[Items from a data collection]
/---

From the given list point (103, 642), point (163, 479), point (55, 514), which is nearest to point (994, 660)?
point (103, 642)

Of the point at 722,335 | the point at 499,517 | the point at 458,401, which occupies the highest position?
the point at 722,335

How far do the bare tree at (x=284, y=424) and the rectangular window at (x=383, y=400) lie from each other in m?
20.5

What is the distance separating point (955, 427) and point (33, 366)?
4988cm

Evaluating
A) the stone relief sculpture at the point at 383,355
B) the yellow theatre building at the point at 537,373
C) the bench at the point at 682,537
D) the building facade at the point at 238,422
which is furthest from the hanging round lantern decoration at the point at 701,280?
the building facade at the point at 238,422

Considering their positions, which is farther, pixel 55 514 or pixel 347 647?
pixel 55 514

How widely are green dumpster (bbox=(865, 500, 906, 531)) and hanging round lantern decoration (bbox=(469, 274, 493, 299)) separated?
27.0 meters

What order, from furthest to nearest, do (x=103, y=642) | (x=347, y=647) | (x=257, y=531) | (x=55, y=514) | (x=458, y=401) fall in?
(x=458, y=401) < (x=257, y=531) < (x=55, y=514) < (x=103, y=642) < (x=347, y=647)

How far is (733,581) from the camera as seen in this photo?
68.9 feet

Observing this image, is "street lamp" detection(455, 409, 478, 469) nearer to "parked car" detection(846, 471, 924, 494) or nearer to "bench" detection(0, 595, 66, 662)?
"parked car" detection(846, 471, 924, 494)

\---

### WRITTEN TASK
Reproduce verbatim the items starting at the line that contains "How widely are" and ending with the final line of the items.

### ANSWER TO THE TASK
How widely are green dumpster (bbox=(865, 500, 906, 531)) and hanging round lantern decoration (bbox=(469, 274, 493, 299)) separated?
27.0 meters

What order, from furthest to nearest, do (x=103, y=642) | (x=347, y=647) | (x=257, y=531) | (x=55, y=514) | (x=458, y=401) fall in?
(x=458, y=401) < (x=257, y=531) < (x=55, y=514) < (x=103, y=642) < (x=347, y=647)

How far is (733,581) from the camera as seen in this photo?
68.9 feet

Observing this image, is "street lamp" detection(455, 409, 478, 469) nearer to "parked car" detection(846, 471, 924, 494) or nearer to "bench" detection(0, 595, 66, 662)?
"parked car" detection(846, 471, 924, 494)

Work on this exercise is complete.